Carl Eitz war der Sohn eines Gärtners und zeigte in Teilgebieten von Mathematik und Physik eine Hochbegabung. Unter schwierigen Bedingungen wurde er Lehrer. Von 1870 bis 1872 war er Organist und Lehrer in Dalldorf, um dann über viele Jahre als Lehrer an der I. Eisleber Bürgerschule zu arbeiten, wobei er auch als Wissenschaftler tätig war. So erfand er das Tonwortsystem (Latonisation), das in vielen Schulen Deutschlands Anwendung fand, sowie das Reinharmonium, ein Harmonium mit mathematisch reiner Stimmung. Als Akustiker und Musikpädagoge war er auch von wissenschaftlichen Größen seiner Zeit wie Max Planck und Hermann von Helmholtz anerkannt.

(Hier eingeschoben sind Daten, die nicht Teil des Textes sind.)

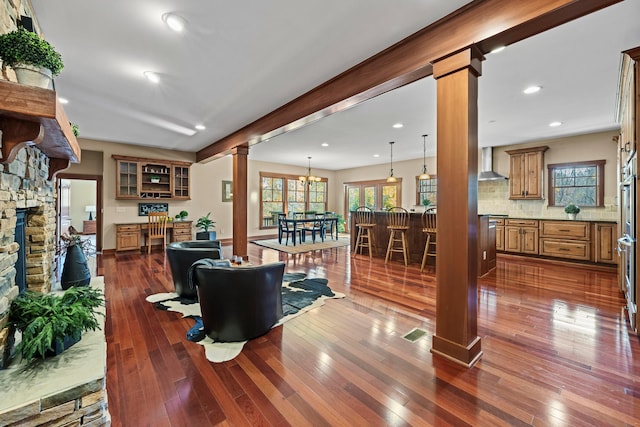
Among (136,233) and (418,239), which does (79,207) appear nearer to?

Über die Familie von Carl Eitz gibt es nur sehr wenige Aufzeichnungen. Sicher ist: Er war verheiratet mit Adolphine Johanna Dorothee, geb. Timme, die im Jahr 1916 starb. Aus der Ehe gingen sieben Kinder hervor, von denen drei noch in den Kinderjahren verstarben. Die überlebenden Kinder waren Lydia, Hans, Gertrud und Marie-Luise. Marie-Luise wurde als jüngste Tochter am 24. Mai 1888 geboren.
Carl Andreas Eitz erblickte am 25. Juni 1848 als erstes von drei Kindern des Gärtners Christoph Heinrich Eitz und seiner Frau Luise Elisabeth, geb. Glume, das Licht der Welt. Seine Eltern wohnten im Haus des Großvaters, der der letzte Kuhhirte von Wehrstedt war. Noch im Vorschulalter zog Carl mit seinen Eltern nach Halberstadt um. Hier besuchte er die Volksschule der reformierten Kirchengemeinde, wo er sich besonders für den Rechenunterricht begeisterte. Früh behinderte ihn jedoch ein ungenanntes Augenleiden sehr, das ihn auch oft von der Schule fernhielt. Als Eitz zehn Jahre alt geworden war, siedelten seine Eltern wieder nach Wehrstedt über. In der dortigen Volksschule erkannte sein Lehrer, Wilhelm Feuerstake, seine Begabung und stachelte seinen Wissenstrieb weiter an. Carl vertiefte seine Kenntnisse in der Arithmetik, Geometrie und Physik.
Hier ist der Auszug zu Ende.